Dieci milioni di iscritti e 262 miliardi di risorse

A fine 2025 le forme pensionistiche complementari operative sono 273: 33 fondi negoziali, 38 fondi aperti, 71 Pip e 131 fondi preesistenti. Il settore si è più che dimezzato in oltre vent’anni, segno di un consolidamento che ha aumentato la dimensione media degli operatori e, almeno potenzialmente, la loro capacità di reggere scenari più complessi. Gli iscritti hanno superato quota 10 milioni, arrivando quasi a 10,5 milioni, con un aumento del 4,8% rispetto al 2024. In rapporto alle forze di lavoro, la partecipazione è salita al 39,9%, contro il 33,8% di cinque anni prima. È un avanzamento importante, ma ancora non sufficiente per trasformare la previdenza integrativa in una copertura realmente universale.

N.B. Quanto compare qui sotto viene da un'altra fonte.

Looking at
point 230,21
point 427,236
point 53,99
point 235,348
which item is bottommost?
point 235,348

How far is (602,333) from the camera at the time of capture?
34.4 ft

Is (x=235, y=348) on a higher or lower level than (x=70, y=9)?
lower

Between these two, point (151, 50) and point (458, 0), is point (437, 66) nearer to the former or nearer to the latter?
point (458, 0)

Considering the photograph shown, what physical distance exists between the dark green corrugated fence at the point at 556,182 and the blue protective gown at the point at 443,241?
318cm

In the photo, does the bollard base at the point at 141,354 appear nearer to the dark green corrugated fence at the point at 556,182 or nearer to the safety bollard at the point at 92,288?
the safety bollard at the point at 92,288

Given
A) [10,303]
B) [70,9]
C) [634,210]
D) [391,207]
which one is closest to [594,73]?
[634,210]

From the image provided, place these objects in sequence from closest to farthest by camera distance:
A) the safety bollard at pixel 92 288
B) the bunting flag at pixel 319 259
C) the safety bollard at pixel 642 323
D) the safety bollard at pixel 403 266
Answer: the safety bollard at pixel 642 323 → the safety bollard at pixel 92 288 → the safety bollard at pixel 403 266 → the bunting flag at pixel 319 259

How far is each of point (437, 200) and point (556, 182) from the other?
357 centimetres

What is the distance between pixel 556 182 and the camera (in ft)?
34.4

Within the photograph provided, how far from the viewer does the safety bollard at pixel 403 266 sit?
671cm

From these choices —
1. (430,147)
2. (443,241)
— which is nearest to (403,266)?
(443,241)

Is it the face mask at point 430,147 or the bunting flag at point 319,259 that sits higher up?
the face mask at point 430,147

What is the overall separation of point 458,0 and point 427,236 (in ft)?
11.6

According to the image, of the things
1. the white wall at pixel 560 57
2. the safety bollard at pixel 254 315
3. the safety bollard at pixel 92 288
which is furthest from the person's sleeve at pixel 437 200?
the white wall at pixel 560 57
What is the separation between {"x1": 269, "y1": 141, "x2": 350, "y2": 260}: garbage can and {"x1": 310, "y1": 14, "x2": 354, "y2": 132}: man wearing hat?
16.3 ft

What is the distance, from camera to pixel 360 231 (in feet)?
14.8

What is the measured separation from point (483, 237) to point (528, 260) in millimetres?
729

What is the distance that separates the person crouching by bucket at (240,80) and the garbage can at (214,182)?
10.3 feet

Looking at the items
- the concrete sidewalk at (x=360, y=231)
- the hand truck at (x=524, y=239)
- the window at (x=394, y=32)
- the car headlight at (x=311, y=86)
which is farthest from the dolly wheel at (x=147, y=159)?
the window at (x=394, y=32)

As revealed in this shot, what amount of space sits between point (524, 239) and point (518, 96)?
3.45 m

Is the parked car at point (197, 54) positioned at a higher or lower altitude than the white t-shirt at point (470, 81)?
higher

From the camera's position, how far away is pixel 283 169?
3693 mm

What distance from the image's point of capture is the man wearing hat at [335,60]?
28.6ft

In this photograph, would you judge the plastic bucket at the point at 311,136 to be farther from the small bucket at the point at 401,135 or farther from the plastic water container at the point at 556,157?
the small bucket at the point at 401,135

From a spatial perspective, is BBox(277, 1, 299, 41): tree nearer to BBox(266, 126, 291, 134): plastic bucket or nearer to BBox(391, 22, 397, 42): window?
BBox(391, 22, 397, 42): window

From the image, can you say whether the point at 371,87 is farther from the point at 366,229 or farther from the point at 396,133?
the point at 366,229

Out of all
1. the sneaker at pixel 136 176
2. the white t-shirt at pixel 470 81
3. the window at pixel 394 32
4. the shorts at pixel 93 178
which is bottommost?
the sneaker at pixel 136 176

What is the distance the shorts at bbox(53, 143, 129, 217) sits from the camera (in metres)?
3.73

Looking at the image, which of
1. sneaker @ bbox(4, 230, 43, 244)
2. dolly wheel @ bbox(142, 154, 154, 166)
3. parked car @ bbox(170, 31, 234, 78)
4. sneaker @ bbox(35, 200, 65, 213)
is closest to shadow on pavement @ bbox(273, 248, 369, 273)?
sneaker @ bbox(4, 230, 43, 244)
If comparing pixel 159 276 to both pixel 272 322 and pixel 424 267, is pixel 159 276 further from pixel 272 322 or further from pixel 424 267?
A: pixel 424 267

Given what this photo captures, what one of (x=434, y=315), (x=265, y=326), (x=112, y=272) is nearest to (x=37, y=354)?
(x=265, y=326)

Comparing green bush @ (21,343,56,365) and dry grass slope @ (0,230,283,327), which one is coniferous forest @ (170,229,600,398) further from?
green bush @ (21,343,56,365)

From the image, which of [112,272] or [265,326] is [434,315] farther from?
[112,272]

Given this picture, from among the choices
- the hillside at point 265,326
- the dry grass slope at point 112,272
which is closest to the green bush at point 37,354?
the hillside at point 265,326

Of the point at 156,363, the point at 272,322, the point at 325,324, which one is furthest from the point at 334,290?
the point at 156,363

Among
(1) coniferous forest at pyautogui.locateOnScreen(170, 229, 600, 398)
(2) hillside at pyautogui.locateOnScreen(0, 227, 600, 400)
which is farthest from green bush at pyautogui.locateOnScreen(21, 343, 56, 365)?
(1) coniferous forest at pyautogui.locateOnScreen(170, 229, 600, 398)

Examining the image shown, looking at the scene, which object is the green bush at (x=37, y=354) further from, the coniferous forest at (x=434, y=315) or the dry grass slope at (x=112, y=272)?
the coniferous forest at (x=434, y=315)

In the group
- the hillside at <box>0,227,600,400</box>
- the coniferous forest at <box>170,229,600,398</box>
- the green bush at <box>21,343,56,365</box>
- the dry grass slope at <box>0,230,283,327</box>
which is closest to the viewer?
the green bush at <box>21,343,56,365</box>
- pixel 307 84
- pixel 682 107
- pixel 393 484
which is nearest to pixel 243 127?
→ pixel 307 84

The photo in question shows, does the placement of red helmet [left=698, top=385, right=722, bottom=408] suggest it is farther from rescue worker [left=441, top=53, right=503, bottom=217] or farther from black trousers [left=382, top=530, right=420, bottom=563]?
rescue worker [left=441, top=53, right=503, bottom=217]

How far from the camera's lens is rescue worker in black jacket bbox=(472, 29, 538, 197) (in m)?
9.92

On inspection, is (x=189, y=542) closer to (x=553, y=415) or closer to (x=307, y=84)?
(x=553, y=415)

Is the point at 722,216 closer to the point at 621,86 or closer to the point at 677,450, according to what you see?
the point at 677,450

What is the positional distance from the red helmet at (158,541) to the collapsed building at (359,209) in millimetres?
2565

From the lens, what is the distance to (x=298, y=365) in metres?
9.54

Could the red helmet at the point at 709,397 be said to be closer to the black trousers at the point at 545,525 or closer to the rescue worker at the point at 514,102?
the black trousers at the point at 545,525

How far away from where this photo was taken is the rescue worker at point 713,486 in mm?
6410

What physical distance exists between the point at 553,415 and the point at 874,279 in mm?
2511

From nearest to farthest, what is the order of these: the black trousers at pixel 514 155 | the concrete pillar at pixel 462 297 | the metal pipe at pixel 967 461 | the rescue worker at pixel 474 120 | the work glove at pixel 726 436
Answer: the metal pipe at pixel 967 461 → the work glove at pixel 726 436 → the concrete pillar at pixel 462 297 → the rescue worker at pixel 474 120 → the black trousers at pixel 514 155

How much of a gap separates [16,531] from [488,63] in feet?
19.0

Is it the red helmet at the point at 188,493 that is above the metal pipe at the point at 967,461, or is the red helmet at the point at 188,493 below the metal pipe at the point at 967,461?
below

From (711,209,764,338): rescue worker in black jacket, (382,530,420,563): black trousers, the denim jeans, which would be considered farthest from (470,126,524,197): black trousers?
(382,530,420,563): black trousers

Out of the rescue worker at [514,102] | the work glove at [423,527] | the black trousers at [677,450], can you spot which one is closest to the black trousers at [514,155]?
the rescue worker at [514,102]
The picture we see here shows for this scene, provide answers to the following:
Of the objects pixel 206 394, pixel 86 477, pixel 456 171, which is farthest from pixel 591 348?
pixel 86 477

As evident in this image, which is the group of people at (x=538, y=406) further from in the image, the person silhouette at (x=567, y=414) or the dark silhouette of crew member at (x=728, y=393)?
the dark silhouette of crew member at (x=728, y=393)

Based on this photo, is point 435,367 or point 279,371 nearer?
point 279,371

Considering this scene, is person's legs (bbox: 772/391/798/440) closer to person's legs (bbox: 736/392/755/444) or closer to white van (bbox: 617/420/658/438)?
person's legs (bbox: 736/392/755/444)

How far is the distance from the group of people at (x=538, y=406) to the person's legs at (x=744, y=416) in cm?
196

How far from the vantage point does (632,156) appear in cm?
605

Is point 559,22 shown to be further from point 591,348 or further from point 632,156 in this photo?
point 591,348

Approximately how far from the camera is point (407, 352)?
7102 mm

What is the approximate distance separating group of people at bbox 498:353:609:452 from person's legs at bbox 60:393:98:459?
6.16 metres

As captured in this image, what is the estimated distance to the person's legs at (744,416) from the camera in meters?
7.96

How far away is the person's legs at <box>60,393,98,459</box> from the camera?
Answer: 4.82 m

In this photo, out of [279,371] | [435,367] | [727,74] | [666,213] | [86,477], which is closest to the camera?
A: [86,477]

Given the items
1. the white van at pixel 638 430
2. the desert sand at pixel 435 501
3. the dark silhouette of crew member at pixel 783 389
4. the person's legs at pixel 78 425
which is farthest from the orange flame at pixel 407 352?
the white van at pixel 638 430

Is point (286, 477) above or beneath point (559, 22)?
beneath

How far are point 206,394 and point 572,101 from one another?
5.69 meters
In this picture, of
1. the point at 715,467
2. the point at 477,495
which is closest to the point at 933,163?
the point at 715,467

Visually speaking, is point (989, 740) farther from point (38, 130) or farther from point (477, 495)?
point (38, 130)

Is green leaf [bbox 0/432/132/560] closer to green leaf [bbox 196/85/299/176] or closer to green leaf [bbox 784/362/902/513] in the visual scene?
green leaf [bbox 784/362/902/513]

Le risorse accumulate sono arrivate a 262 miliardi di euro, in crescita del 7,7% sull’anno precedente, pari all’11,6% del Pil e al 4% delle attività finanziarie delle famiglie italiane. I contributi incassati nel 2025 sono stati 22,4 miliardi, con un ritmo superiore alla media del quinquennio precedente. Il flusso di Tfr destinato ai fondi ha raggiunto 9,6 miliardi, pari al 29,4% del Tfr complessivamente generato nel sistema produttivo.